En medio de una pandemia que ha convertido los vuelos internacionales en algo anecdótico y ha hecho que casi todas las reuniones se celebren en modo virtual, el papa Francisco inicia este viernes una visita a Irak, un país azotado por décadas de dictadura, dos guerras internacionales propiciadas por Estados Unidos y, finalmente, el terrorismo salvaje del denominado Estado Islámico.

Ciertamente, la iniciativa pudiera parecer una temeridad en toda regla. Pero el papa no arriesga su vida por capricho, postureo o chochez. Lo hace para levantar los ánimos de los cristianos de Oriente próximo y, además, sellar una alianza con los musulmanes chiíes similar a la establecida en el 2019 con los suníes. Es decir, lo hace por la paz, la fraternidad y el desarrollo de la humanidad. Es un acto de amor y como tal algo extremo, según lo definió el propio portavoz del Vaticano.

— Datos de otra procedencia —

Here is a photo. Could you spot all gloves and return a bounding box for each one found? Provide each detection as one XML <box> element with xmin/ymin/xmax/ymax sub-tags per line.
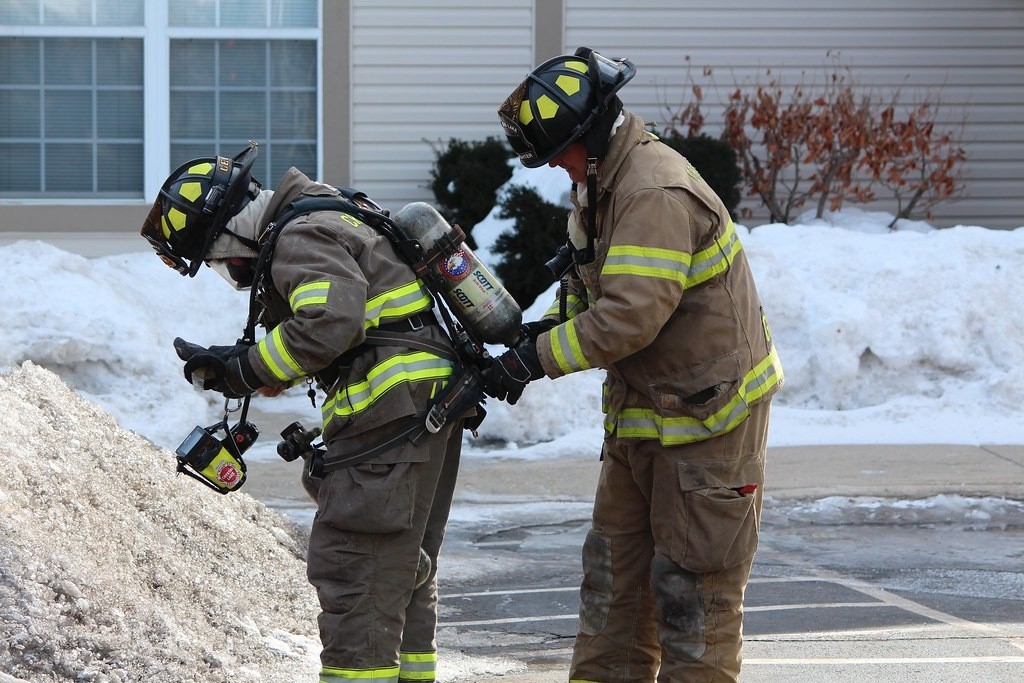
<box><xmin>486</xmin><ymin>343</ymin><xmax>544</xmax><ymax>405</ymax></box>
<box><xmin>513</xmin><ymin>319</ymin><xmax>559</xmax><ymax>348</ymax></box>
<box><xmin>174</xmin><ymin>336</ymin><xmax>264</xmax><ymax>399</ymax></box>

Irak es una tierra regada por la sangre de cristianos, muchos de ellos en los últimos años. El papa quiere estar junto a la gente que ha sufrido y acompañar a los apenas 250.000 cristianos que quedan en la región. Visitará lugares tan emblemáticos del Antiguo Testamento como Ur y Nínive. Pero no lo hará como turista, sino como peregrino de la paz. Siguiendo la estela de su última encíclica, esa que Pedro Sánchez se atrevió a mencionar sin leerla, se trata de poner el foco en la tan necesaria fraternidad universal.